Protesters are angry about skyrocketing inflation and the government's failure to prosecute embezzlement from a multi-billion Venezuelan program that sent discounted oil to Haiti.

A team of 26 aid workers with a missionary group from Quebec are also among the scores of trapped Canadians.

Michel Bougie, vice-president of an evangelical Christian foundation that been present in Haiti for 20 years, said his team had been scheduled to return home on Wednesday but "they can't move." His foundation's medical clinic is located in a walled compound in the village of Tiverny, about 200 kilometres west of Port-au-Prince.

"All the roads in the country are blocked," Bougie said in an interview from Montreal. "It's really a well-concerted effort to literally paralyze the country with the goal of destabilizing the government." Bougie said his team of doctors, nurses and other personnel are safe despite the violence.
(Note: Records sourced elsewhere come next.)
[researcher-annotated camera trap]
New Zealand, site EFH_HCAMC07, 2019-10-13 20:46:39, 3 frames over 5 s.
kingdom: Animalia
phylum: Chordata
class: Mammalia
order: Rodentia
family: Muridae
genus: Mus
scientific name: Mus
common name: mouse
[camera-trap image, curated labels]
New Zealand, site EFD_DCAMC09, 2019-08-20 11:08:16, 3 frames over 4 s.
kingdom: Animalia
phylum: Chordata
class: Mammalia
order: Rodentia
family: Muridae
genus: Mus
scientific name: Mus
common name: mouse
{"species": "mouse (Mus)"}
"The village itself isn't in danger," he said. He added that his group has experienced a coup d'etat, an earthquake and a hurricane in the past. "Things can happen in this country," Bougie said. "But they are people we love enormously."

Montreal Mayor Valerie Plante said Thursday that the city is recalling two employees who had been working on projects in Haiti. "It's not an easy decision to make because obviously we want to be able to support the Haitian people, but at the same time we have a duty to protect our employees," she said.

The mayor said Montreal police officers who are in the country will remain there.

More than 100 other Quebecers are stuck in a hotel, unable to make it to the Port-au-Prince airport because of the protests. The only highway linking the all-inclusive Royal Decameron Indigo Beach resort to the airport is considered extremely dangerous, and people are staying off it. The hotel on the country's Cote des Arcadins is about 75 kilometres north of the capital.

Air Transat, which sold package tours to the resort, says its flights between Montreal and Haiti are continuing, but it has been unable to provide safe ground transport from the resort to the airport. Christophe Hennebelle, vice-president corporate affairs for the airline, said he is hopeful it will be possible to get the stranded tourists to the airport "in the coming days."

Marie-Christine Remy, said her mother, Terry Watson, and her mother's partner, Sylvain Limoges, were supposed to fly home with Air Transat last Sunday but could not make it to the airport. They were switched to a flight Wednesday but again could not get out.

"It's really troubling," Remy said from Sherbrooke, Que. "I called the Canadian government and they told me that it was best to stay at the hotel, which is safer. It is the highways that are particularly dangerous."

Global Affairs Canada said in a statement Thursday it is providing consular advice to tour operators "as they work to ensure that their clients are able to leave Haiti safely. We encourage Canadians who are in Haiti as part of a package vacation to stay in touch with their tour operators as the situation develops."

The department said it has people on the ground in Haiti to provide assistance to Canadian citizens despite the embassy closure. "We will continue to evaluate the security situation over the coming days to determine what steps are necessary to ensure that our diplomats and their families are safe," it said.

Some tourists have told Quebec media that helicopter transport to the airport is available at a very high cost. Hennebelle said it would not be feasible to transport the people stranded at the resort by helicopter.